SOURCE DOCUMENT -
The economy is cyclical. You expand, peak, fall back, then contract...rinse and repeat. Politicians can speed it up, slow it down, whatever....but it's going to happen in that order. You can't have constant growth no matter who's at the helm. We are now in a recession. What happens this week in the market is going to determine the next six months or so, since you have earnings releases for the biggest tech stocks on the nasdaq. Gold is a safehaven when investors don't know where else to put their money. Silver is an industrial commodity that tracks well with oil, but also with growth. Copper is shooting up right now on concerns of supply due to COVID 19 and Chilean mine workers strike. The other metals really sorta suck. 

Food is going up not because of inflation (yet) but because of supply chain disruptions and demand. Yesterday there was a snipped on the radio about a beer can shortage. Where people used to drink out of kegs, now they are drinking at home and this has stressed aluminum can production. Some less popular drinks are getting discontinued to use the cans for more popular. We have changed how we eat, and where we get our food from. 

For the most part, for commodities that are traded on the futures market, production costs for food are still low due to low oil prices. Produce is going to go up because of a labor shortage due to lack of agricultural visas. Can't sell it if you can't get it out of the field. 

As for when to sell.



galenrog said:


> Getting back to what I believe is the original premise of this thread. Should I sell my gold?
> 
> My opinion is that I should sell my gold when I need to sell. Price points are not as important as paying off
> debt and accumulating assets. Whether gold is 1400 or 1900, I will sell if it serves a purpose.
> ...



This...exactly. I have a specific financial goal I'm working to get to right now. If I sell my pm's and make it to my goal, it sets me up for more success than what having physical metals on hand ever would. It's a personal decision. Having an ounce of gold on hand for the apocalypse doesn't do you much good if you lose your house waiting for it.


----------



## kurtak (Jul 26, 2020)

SUPPLIED MATERIAL -
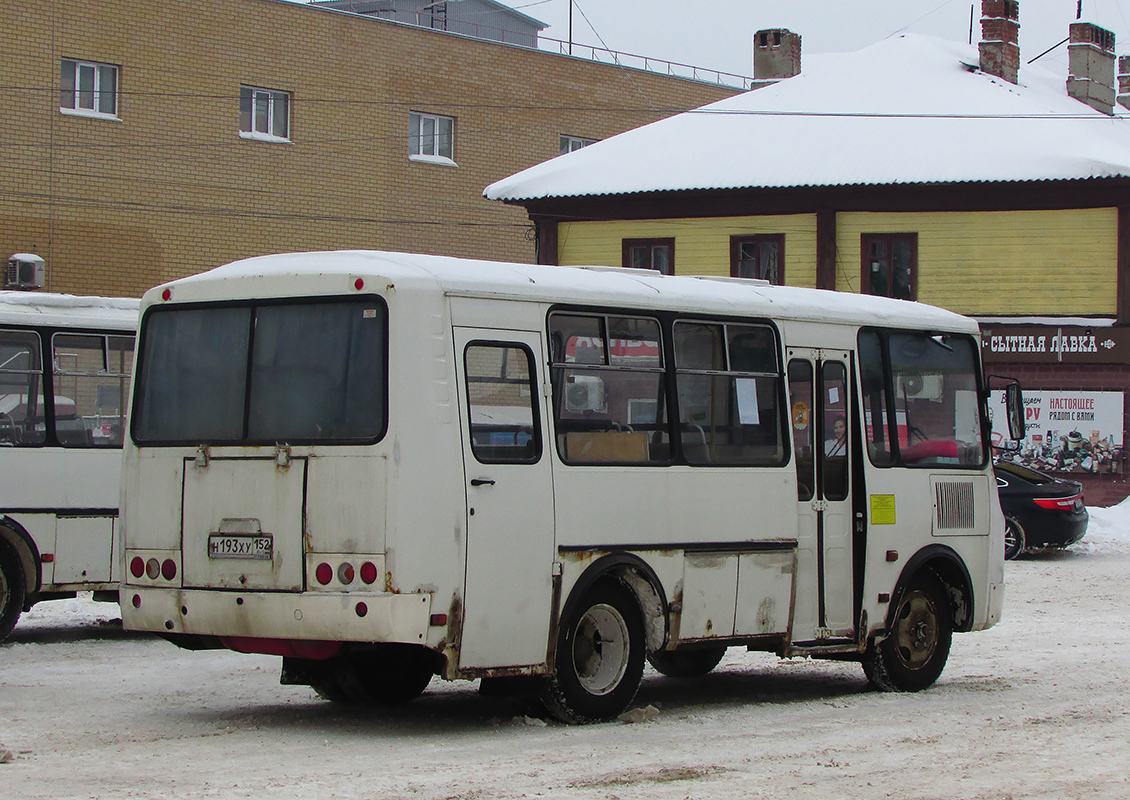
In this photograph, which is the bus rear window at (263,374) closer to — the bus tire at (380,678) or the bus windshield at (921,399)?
the bus tire at (380,678)

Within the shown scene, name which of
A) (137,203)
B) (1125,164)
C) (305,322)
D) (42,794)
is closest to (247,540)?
(305,322)

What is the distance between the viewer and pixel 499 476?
9383mm

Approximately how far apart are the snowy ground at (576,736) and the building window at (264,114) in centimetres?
2467

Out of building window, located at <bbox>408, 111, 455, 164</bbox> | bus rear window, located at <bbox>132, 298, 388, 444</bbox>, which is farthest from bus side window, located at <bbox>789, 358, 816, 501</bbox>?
building window, located at <bbox>408, 111, 455, 164</bbox>

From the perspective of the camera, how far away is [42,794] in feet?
24.3

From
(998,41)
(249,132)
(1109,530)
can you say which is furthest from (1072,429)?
(249,132)

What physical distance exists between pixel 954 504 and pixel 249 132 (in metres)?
27.7

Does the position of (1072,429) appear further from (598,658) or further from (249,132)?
(598,658)

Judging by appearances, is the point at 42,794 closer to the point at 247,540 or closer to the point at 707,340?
the point at 247,540

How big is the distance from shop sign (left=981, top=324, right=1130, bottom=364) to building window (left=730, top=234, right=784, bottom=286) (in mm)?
4252

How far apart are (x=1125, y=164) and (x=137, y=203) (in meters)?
19.3

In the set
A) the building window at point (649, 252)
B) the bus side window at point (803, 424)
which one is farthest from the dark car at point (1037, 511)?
the bus side window at point (803, 424)

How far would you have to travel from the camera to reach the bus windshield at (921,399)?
39.8ft

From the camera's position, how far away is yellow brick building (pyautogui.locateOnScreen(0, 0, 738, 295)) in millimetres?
34250
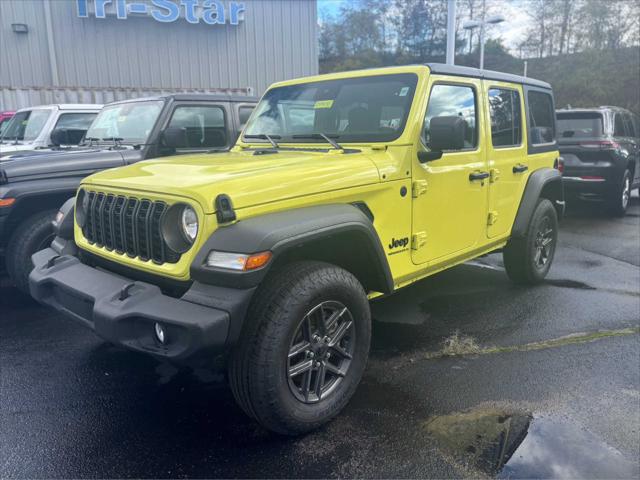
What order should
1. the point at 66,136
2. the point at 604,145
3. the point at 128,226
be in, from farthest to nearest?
the point at 604,145, the point at 66,136, the point at 128,226

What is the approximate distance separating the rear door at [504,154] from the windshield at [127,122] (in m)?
3.42

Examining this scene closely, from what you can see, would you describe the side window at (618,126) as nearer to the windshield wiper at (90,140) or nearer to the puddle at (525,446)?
the puddle at (525,446)

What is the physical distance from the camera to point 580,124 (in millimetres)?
9141

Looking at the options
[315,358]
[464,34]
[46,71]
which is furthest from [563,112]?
[464,34]

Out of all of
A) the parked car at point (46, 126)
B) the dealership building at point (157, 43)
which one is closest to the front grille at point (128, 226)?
the parked car at point (46, 126)

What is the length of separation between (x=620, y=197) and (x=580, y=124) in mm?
1453

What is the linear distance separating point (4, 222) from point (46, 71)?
14450 mm

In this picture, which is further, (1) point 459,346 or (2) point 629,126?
(2) point 629,126

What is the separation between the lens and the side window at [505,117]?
4387mm

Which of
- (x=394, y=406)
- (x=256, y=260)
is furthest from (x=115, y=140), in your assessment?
(x=394, y=406)

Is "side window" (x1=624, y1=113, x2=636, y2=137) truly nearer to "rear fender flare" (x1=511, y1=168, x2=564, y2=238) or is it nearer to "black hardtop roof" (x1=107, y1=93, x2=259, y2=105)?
"rear fender flare" (x1=511, y1=168, x2=564, y2=238)

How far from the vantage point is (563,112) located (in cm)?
921

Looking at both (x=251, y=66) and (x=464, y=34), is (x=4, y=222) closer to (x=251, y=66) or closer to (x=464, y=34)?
(x=251, y=66)

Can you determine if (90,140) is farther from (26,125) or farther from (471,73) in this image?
(471,73)
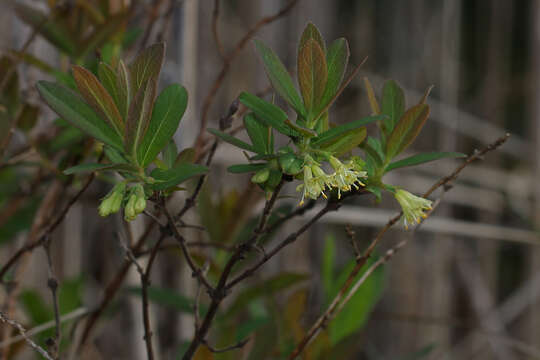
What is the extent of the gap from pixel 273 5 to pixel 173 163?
100 cm

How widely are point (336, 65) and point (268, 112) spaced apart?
0.04 meters

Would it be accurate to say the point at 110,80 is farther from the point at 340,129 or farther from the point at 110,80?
the point at 340,129

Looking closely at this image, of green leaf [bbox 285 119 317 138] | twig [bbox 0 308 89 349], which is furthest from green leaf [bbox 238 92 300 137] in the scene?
twig [bbox 0 308 89 349]

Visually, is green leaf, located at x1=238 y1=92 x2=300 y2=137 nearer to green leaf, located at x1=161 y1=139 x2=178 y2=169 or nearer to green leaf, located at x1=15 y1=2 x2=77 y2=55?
green leaf, located at x1=161 y1=139 x2=178 y2=169

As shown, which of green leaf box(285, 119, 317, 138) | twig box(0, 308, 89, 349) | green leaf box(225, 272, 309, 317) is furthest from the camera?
green leaf box(225, 272, 309, 317)

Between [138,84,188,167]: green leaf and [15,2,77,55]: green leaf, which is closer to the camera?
[138,84,188,167]: green leaf

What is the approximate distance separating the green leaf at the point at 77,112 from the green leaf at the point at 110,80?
14 mm

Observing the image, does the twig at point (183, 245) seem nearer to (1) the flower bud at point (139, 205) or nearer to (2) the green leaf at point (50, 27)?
(1) the flower bud at point (139, 205)

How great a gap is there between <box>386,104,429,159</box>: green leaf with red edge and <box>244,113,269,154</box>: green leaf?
2.7 inches

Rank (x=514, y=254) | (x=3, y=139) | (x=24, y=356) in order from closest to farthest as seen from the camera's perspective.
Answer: (x=3, y=139) < (x=24, y=356) < (x=514, y=254)

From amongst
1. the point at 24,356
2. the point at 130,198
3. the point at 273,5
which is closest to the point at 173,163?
the point at 130,198

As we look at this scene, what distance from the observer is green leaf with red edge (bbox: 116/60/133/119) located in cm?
22

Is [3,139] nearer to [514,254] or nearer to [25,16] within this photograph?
[25,16]

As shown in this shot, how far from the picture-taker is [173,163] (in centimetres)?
26
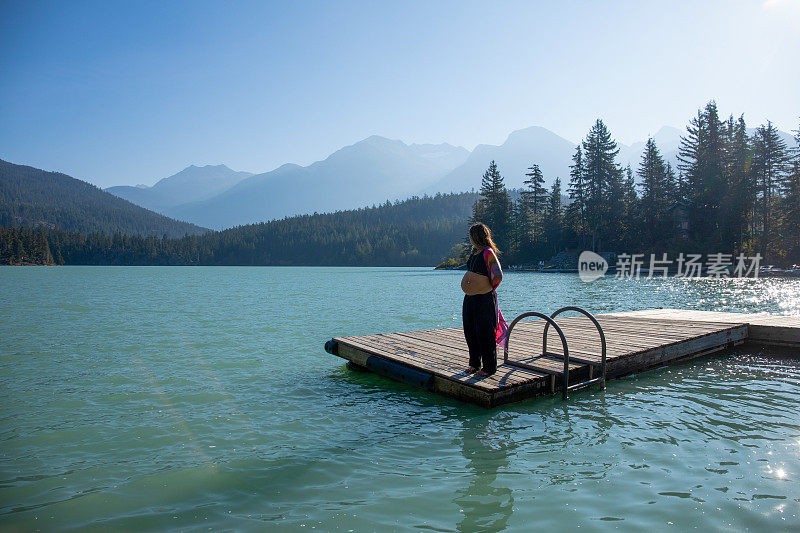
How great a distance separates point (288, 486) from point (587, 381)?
6.29 meters

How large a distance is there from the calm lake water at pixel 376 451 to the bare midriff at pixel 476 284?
2.16 meters

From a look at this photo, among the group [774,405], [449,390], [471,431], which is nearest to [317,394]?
[449,390]

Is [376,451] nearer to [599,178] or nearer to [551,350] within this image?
[551,350]

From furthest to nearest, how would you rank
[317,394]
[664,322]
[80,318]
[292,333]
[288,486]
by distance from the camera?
[80,318]
[292,333]
[664,322]
[317,394]
[288,486]

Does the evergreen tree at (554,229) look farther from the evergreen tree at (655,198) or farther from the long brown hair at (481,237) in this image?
the long brown hair at (481,237)

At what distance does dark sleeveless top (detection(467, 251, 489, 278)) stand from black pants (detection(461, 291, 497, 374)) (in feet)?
1.41

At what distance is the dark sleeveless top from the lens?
314 inches

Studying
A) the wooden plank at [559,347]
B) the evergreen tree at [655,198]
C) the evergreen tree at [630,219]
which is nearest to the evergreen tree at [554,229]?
the evergreen tree at [630,219]

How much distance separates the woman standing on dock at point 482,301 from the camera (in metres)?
7.98

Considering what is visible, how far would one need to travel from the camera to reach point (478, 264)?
807 cm

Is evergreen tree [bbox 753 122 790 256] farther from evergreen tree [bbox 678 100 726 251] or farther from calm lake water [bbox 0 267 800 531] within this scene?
calm lake water [bbox 0 267 800 531]

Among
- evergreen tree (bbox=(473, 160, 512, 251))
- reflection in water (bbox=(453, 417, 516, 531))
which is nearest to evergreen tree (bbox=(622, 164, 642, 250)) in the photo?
evergreen tree (bbox=(473, 160, 512, 251))

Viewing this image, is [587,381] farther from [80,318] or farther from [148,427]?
[80,318]

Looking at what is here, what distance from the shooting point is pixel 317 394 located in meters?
10.2
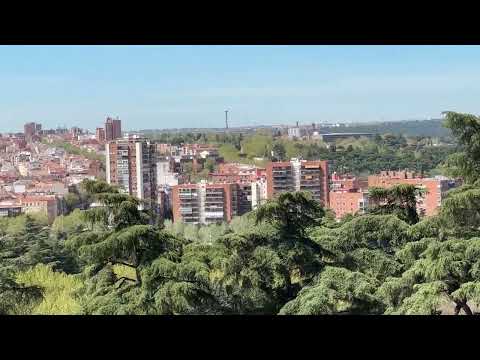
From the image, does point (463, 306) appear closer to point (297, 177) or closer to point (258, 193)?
point (297, 177)

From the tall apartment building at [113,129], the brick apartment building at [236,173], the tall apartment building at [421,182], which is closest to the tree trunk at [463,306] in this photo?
the tall apartment building at [421,182]

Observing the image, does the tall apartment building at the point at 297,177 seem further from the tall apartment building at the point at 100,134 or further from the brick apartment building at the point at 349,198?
the tall apartment building at the point at 100,134

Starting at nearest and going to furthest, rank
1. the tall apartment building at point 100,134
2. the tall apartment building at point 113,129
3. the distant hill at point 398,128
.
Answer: the distant hill at point 398,128 < the tall apartment building at point 113,129 < the tall apartment building at point 100,134

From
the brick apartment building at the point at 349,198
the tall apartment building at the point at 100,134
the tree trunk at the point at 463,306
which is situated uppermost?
the tall apartment building at the point at 100,134

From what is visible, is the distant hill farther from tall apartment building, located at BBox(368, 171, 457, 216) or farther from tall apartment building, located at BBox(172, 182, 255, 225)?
tall apartment building, located at BBox(172, 182, 255, 225)

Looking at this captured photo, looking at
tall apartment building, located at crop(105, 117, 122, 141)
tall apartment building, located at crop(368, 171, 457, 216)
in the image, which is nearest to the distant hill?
tall apartment building, located at crop(368, 171, 457, 216)

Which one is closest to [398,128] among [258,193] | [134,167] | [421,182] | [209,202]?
[421,182]

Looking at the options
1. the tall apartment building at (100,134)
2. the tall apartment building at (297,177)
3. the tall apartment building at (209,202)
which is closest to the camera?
the tall apartment building at (100,134)
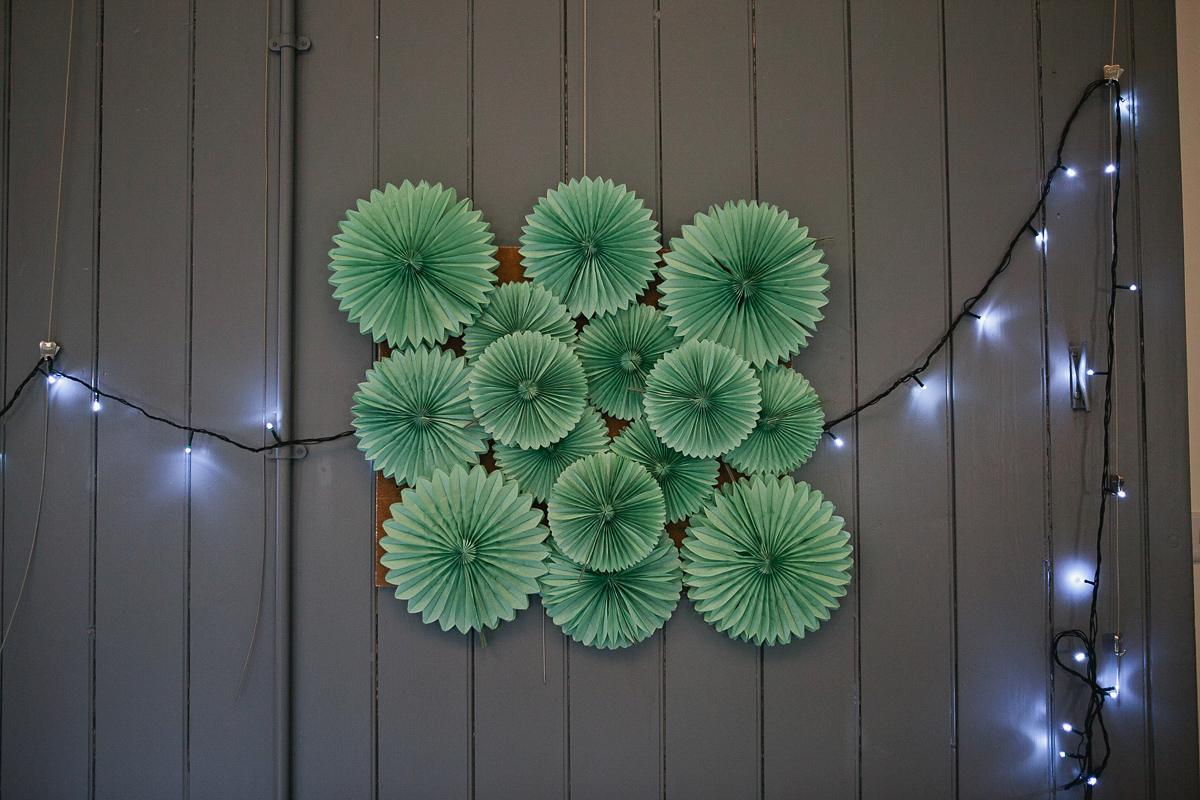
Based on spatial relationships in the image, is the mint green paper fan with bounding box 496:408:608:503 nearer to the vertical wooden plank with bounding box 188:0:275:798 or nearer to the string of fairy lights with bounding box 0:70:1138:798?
the string of fairy lights with bounding box 0:70:1138:798

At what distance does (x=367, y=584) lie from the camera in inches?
46.3

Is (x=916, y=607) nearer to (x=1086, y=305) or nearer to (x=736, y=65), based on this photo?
(x=1086, y=305)

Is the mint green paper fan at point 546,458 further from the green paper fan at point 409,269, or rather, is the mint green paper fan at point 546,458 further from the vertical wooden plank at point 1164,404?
the vertical wooden plank at point 1164,404

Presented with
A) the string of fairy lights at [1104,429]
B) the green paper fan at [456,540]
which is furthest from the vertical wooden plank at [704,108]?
the green paper fan at [456,540]

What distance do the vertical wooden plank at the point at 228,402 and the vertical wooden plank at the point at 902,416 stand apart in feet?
3.51

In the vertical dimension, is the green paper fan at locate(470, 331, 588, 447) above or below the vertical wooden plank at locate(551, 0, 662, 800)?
below

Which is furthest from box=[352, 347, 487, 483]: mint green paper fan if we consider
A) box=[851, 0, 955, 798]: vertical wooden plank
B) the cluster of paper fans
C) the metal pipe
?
box=[851, 0, 955, 798]: vertical wooden plank

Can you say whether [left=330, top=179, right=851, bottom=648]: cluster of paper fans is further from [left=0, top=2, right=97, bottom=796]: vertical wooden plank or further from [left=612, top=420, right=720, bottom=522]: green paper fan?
[left=0, top=2, right=97, bottom=796]: vertical wooden plank

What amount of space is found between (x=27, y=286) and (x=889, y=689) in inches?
66.5

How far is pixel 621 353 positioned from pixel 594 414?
0.38 ft

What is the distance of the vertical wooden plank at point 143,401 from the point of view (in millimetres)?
1167

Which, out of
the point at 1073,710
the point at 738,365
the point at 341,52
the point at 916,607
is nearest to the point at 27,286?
the point at 341,52

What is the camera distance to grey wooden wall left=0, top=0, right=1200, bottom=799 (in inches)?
46.1

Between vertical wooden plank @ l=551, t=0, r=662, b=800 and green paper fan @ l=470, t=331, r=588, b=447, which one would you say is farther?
vertical wooden plank @ l=551, t=0, r=662, b=800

WHAT YOU WILL DO -
Continue the forum thread on whether to sell gold, picking up after its last line.

WRITTEN REPLY -
silversaddle1 said:


> Well, will the gold price top it's all time high in the next few days? $1900.00 is my sell point and I think I'm going to stick with it. But then that little voice........ :shock:



Per the underlined - I would listen to that little voice & hold

Why ? --- Because - at least in part what has caused gold/silver to go up is the devalued dollar as a result of the 6 trillion dumped due to the covid thing - with the resurgence of the covid thing there will be another stimulus dumping of another 2 - 3 trillion which means further devalue of the dollar --- therefore I believe over the next 2 -3 months gold is likely (plus/minus) another $200 - & because silver normally lags a bit behind gold I believe silver will likely go up at least another $5 - & potentially another $10

jimdoc posted



> I wouldn't sell it all. Keep some for insurance.



Words of wisdom - in fact as I explained above I am going to hold ALL for at least the next 2 - 3 months --- as always we will see ups & downs but I believe for the next few month we are going to see greater ups then downs 



> with $2,000.00 an ounce for gold $20.00 for an ounce ofsilver very possibly being the new low point on the scale.



I agree - at least in the sorter term (next 6 months to a year) depending on how &/or the time it takes to equalize the current dumping of money



> Gentlemen, you've crossed the line. This has now become a debate on politics, and you know that violates forum rules.



Dave - I agree - I do not care to discuss political views on issues "in general" - though I may have an opinion on issues in general (the wall - racism - etc. etc.) I will hold those views to myself

However - that said - I do care what happens to "my money"

I have a FAIR amount of "my money" invested in gold & silver

Discussion of gold & silver is in fact the purpose of this forum - & that includes the discussion of where the value of gold & silver may - or not go - as we all have a vested interest in what may or not happen with the price of gold & silver

The price of gold & silver has a "direct" relationship to the value of the dollar

The value of the dollar has a "direct" relationship to what our national debt is

When the Fed "dumps" trillions (they "borrow" that money through the federal reserve - which are privet owned banks) the national debt goes up - the value of the dollar goes down - causing the price of ALL commodities to go up (inflation)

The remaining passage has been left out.